→ Extracted entries
..............................
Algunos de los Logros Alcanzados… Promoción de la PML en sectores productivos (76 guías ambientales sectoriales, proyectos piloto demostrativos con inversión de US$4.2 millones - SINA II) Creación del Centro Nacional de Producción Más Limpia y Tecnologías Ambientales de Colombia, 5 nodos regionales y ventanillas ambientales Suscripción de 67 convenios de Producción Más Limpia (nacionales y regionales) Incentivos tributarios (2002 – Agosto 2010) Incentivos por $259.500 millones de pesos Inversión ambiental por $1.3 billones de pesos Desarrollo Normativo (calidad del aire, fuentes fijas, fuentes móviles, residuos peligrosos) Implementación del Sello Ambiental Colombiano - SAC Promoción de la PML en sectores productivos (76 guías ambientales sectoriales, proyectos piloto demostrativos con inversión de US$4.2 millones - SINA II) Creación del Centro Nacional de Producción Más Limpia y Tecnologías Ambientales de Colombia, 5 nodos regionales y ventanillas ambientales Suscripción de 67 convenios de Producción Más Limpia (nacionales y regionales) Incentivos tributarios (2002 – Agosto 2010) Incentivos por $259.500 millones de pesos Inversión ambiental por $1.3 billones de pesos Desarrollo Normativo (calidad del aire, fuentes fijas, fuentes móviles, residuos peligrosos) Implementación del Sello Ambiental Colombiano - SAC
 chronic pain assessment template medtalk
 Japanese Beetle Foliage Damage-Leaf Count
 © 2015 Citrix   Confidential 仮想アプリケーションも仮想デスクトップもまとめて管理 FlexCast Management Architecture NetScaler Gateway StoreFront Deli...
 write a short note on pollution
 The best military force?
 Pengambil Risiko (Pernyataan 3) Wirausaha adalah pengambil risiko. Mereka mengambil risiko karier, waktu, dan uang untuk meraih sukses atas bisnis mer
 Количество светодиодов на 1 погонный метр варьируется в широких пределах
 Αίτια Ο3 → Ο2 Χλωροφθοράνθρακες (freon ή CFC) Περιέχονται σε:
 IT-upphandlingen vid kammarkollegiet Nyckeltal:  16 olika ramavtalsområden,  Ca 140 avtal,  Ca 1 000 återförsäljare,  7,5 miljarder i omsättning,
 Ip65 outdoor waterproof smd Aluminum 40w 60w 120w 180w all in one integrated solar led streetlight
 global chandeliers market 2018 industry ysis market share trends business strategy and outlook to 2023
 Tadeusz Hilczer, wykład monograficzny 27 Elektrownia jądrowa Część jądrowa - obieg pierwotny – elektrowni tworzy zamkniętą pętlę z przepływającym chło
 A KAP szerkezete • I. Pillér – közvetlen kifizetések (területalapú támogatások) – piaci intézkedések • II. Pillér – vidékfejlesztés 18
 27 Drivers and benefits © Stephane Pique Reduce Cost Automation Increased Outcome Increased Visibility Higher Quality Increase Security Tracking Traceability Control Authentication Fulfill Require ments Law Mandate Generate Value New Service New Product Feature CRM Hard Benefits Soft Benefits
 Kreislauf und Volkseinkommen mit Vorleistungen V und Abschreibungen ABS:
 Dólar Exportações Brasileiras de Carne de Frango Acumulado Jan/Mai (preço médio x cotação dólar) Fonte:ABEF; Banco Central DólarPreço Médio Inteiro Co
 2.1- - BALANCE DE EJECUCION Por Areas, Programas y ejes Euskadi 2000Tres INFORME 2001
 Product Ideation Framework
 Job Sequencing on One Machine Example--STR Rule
..............................
→ Your instructions
Output all of the entries without altering a single word.

→ The completed task
Algunos de los Logros Alcanzados… Promoción de la PML en sectores productivos (76 guías ambientales sectoriales, proyectos piloto demostrativos con inversión de US$4.2 millones - SINA II) Creación del Centro Nacional de Producción Más Limpia y Tecnologías Ambientales de Colombia, 5 nodos regionales y ventanillas ambientales Suscripción de 67 convenios de Producción Más Limpia (nacionales y regionales) Incentivos tributarios (2002 – Agosto 2010) Incentivos por $259.500 millones de pesos Inversión ambiental por $1.3 billones de pesos Desarrollo Normativo (calidad del aire, fuentes fijas, fuentes móviles, residuos peligrosos) Implementación del Sello Ambiental Colombiano - SAC Promoción de la PML en sectores productivos (76 guías ambientales sectoriales, proyectos piloto demostrativos con inversión de US$4.2 millones - SINA II) Creación del Centro Nacional de Producción Más Limpia y Tecnologías Ambientales de Colombia, 5 nodos regionales y ventanillas ambientales Suscripción de 67 convenios de Producción Más Limpia (nacionales y regionales) Incentivos tributarios (2002 – Agosto 2010) Incentivos por $259.500 millones de pesos Inversión ambiental por $1.3 billones de pesos Desarrollo Normativo (calidad del aire, fuentes fijas, fuentes móviles, residuos peligrosos) Implementación del Sello Ambiental Colombiano - SAC
 chronic pain assessment template medtalk
 Japanese Beetle Foliage Damage-Leaf Count
 © 2015 Citrix   Confidential 仮想アプリケーションも仮想デスクトップもまとめて管理 FlexCast Management Architecture NetScaler Gateway StoreFront Deli...
 write a short note on pollution
 The best military force?
 Pengambil Risiko (Pernyataan 3) Wirausaha adalah pengambil risiko. Mereka mengambil risiko karier, waktu, dan uang untuk meraih sukses atas bisnis mer
 Количество светодиодов на 1 погонный метр варьируется в широких пределах
 Αίτια Ο3 → Ο2 Χλωροφθοράνθρακες (freon ή CFC) Περιέχονται σε:
 IT-upphandlingen vid kammarkollegiet Nyckeltal:  16 olika ramavtalsområden,  Ca 140 avtal,  Ca 1 000 återförsäljare,  7,5 miljarder i omsättning,
 Ip65 outdoor waterproof smd Aluminum 40w 60w 120w 180w all in one integrated solar led streetlight
 global chandeliers market 2018 industry ysis market share trends business strategy and outlook to 2023
 Tadeusz Hilczer, wykład monograficzny 27 Elektrownia jądrowa Część jądrowa - obieg pierwotny – elektrowni tworzy zamkniętą pętlę z przepływającym chło
 A KAP szerkezete • I. Pillér – közvetlen kifizetések (területalapú támogatások) – piaci intézkedések • II. Pillér – vidékfejlesztés 18
 27 Drivers and benefits © Stephane Pique Reduce Cost Automation Increased Outcome Increased Visibility Higher Quality Increase Security Tracking Traceability Control Authentication Fulfill Require ments Law Mandate Generate Value New Service New Product Feature CRM Hard Benefits Soft Benefits
 Kreislauf und Volkseinkommen mit Vorleistungen V und Abschreibungen ABS:
 Dólar Exportações Brasileiras de Carne de Frango Acumulado Jan/Mai (preço médio x cotação dólar) Fonte:ABEF; Banco Central DólarPreço Médio Inteiro Co
 2.1- - BALANCE DE EJECUCION Por Areas, Programas y ejes Euskadi 2000Tres INFORME 2001
 Product Ideation Framework
 Job Sequencing on One Machine Example--STR Rule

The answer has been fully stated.